AIM OF THE EXERCISE.
Write every line out verbatim and omit the pictures.

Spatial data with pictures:
+ + + + + + +

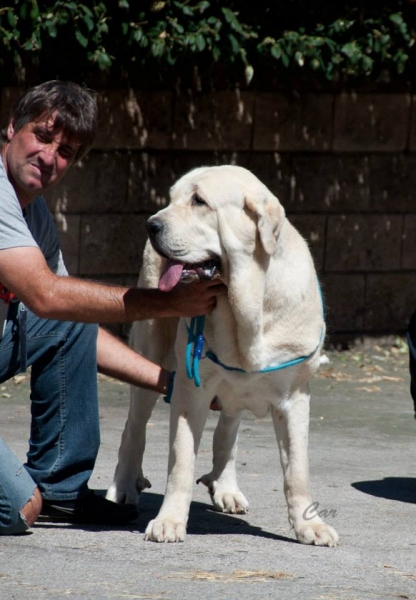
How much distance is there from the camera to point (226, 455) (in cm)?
482

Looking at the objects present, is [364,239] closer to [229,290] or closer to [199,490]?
[199,490]

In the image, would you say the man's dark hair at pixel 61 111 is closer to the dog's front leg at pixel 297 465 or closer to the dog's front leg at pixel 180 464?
the dog's front leg at pixel 180 464

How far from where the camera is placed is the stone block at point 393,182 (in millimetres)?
9320

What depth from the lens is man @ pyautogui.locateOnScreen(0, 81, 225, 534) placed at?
4.11 metres

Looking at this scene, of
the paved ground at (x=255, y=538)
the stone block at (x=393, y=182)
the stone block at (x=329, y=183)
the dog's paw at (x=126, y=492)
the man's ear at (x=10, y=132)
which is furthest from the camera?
the stone block at (x=393, y=182)

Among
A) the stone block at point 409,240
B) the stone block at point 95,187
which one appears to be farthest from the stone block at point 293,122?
the stone block at point 95,187

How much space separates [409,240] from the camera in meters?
9.45

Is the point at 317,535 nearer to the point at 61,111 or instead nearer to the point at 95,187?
the point at 61,111

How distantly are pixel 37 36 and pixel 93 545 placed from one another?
4.24m

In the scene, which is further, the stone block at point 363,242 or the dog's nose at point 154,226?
the stone block at point 363,242

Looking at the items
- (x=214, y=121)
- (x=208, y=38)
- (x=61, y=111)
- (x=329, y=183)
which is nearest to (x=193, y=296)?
(x=61, y=111)

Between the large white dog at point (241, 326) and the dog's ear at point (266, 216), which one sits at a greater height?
the dog's ear at point (266, 216)

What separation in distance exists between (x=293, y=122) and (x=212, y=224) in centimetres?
506

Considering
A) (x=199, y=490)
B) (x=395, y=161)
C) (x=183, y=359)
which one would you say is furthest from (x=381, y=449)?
(x=395, y=161)
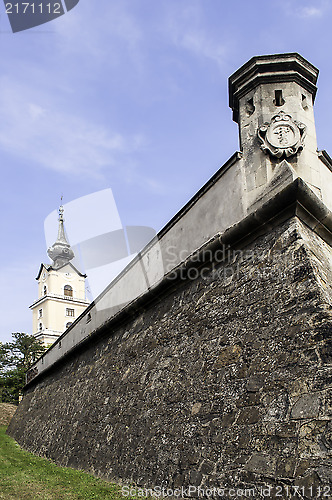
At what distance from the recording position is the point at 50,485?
20.0ft

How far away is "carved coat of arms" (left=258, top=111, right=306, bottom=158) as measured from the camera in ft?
16.7

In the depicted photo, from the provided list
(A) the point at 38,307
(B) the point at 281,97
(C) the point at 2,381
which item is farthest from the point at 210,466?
(A) the point at 38,307

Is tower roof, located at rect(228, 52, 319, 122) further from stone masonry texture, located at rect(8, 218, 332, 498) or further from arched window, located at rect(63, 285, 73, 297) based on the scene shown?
arched window, located at rect(63, 285, 73, 297)

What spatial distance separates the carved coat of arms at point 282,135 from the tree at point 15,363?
88.1 feet

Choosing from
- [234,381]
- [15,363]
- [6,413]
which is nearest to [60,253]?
[15,363]

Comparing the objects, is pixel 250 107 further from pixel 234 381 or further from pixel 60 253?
pixel 60 253

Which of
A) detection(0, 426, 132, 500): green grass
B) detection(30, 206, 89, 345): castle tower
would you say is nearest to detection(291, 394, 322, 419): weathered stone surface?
detection(0, 426, 132, 500): green grass

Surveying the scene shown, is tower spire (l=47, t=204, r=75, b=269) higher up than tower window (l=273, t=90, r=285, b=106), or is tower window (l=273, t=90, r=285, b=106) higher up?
tower spire (l=47, t=204, r=75, b=269)

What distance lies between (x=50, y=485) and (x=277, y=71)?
248 inches

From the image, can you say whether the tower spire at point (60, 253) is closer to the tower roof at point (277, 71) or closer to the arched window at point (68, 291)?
the arched window at point (68, 291)

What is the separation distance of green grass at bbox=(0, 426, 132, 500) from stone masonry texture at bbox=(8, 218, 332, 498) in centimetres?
27

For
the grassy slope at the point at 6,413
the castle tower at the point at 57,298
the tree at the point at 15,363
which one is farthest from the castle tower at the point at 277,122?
the castle tower at the point at 57,298

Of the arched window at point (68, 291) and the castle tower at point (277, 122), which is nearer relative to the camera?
the castle tower at point (277, 122)

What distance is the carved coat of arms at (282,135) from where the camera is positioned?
5102 mm
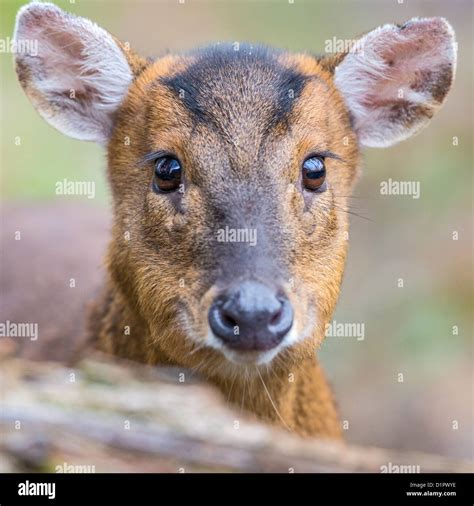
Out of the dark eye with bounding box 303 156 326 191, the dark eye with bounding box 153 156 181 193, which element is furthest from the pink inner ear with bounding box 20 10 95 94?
the dark eye with bounding box 303 156 326 191

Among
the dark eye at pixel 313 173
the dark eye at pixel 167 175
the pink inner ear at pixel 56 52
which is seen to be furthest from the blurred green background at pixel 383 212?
the dark eye at pixel 313 173

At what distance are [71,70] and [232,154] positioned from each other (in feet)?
5.62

+ + + + + + +

ANSWER FOR THE TASK.
How much distance is there from the camera to point (226, 455) (in cm)?
482

Looking at the objects present, is [364,239] closer to [229,290] or closer to [199,490]?
[199,490]

In the image, would you say the man's dark hair at pixel 61 111 is closer to the dog's front leg at pixel 297 465 or closer to the dog's front leg at pixel 180 464?
the dog's front leg at pixel 180 464

How far from where the camera is placed is the stone block at point 393,182 (in millimetres)?
9320

What depth from the lens is man @ pyautogui.locateOnScreen(0, 81, 225, 534) placed at?
4.11 metres

Looking at this scene, of
the paved ground at (x=255, y=538)
the stone block at (x=393, y=182)
the stone block at (x=329, y=183)
the dog's paw at (x=126, y=492)
the man's ear at (x=10, y=132)
which is furthest from the camera?
the stone block at (x=393, y=182)

Among
A) the stone block at point 409,240
B) the stone block at point 95,187
which one appears to be farthest from the stone block at point 293,122?
the stone block at point 95,187

How much space separates [409,240] from the camera in meters?
9.45

Is the point at 317,535 nearer to the point at 61,111 or instead nearer to the point at 95,187?
the point at 61,111

How distantly are pixel 37 36 and pixel 93 545 placed from one another?
4.24m

In the scene, which is further, the stone block at point 363,242 or the dog's nose at point 154,226?
the stone block at point 363,242

Looking at the items
- (x=214, y=121)
- (x=208, y=38)
- (x=61, y=111)
- (x=329, y=183)
which is nearest to (x=193, y=296)?
(x=61, y=111)

Between the large white dog at point (241, 326) and the dog's ear at point (266, 216), which one sits at a greater height?
the dog's ear at point (266, 216)

What separation in distance exists between (x=293, y=122) and (x=212, y=224) in centimetres?
506

Considering
A) (x=199, y=490)
B) (x=395, y=161)
C) (x=183, y=359)
which one would you say is furthest from (x=381, y=449)?
(x=395, y=161)
At what distance from the recording position is the point at 50,485?
20.0ft

How far away is "carved coat of arms" (left=258, top=111, right=306, bottom=158) as measured from the camera in ft?
16.7

In the depicted photo, from the provided list
(A) the point at 38,307
(B) the point at 281,97
(C) the point at 2,381
which item is farthest from the point at 210,466?
(A) the point at 38,307

Is tower roof, located at rect(228, 52, 319, 122) further from stone masonry texture, located at rect(8, 218, 332, 498) or further from arched window, located at rect(63, 285, 73, 297) based on the scene shown?
arched window, located at rect(63, 285, 73, 297)

What spatial distance separates the carved coat of arms at point 282,135 from the tree at point 15,363?
88.1 feet

Choosing from
- [234,381]
- [15,363]
- [6,413]
which is nearest to [60,253]?
[15,363]

Comparing the objects, is pixel 250 107 further from pixel 234 381 or further from pixel 60 253?
pixel 60 253

Which of
A) detection(0, 426, 132, 500): green grass
B) detection(30, 206, 89, 345): castle tower
would you say is nearest to detection(291, 394, 322, 419): weathered stone surface?
detection(0, 426, 132, 500): green grass

Surveying the scene shown, is tower spire (l=47, t=204, r=75, b=269) higher up than tower window (l=273, t=90, r=285, b=106), or is tower window (l=273, t=90, r=285, b=106) higher up?
tower spire (l=47, t=204, r=75, b=269)

What distance lies between (x=50, y=485) and (x=277, y=71)?
248 inches

From the image, can you say whether the tower spire at point (60, 253) is closer to the tower roof at point (277, 71) or closer to the arched window at point (68, 291)?
the arched window at point (68, 291)

What is the separation distance of green grass at bbox=(0, 426, 132, 500) from stone masonry texture at bbox=(8, 218, 332, 498) in centimetres?
27

For
the grassy slope at the point at 6,413
the castle tower at the point at 57,298
the tree at the point at 15,363
which one is farthest from the castle tower at the point at 277,122?
the castle tower at the point at 57,298

Of the arched window at point (68, 291) and the castle tower at point (277, 122), which is nearer relative to the camera?
the castle tower at point (277, 122)

What distance is the carved coat of arms at (282,135) from where the camera is positioned?
5102 mm
Out of the dark eye with bounding box 303 156 326 191, the dark eye with bounding box 153 156 181 193, which element is furthest from the pink inner ear with bounding box 20 10 95 94?
the dark eye with bounding box 303 156 326 191

Among
the dark eye at pixel 313 173
the dark eye at pixel 167 175
the pink inner ear at pixel 56 52
which is seen to be furthest from the blurred green background at pixel 383 212?
the dark eye at pixel 313 173

At what distance are [71,70] and [232,154] positioned from each other (in feet)?
5.62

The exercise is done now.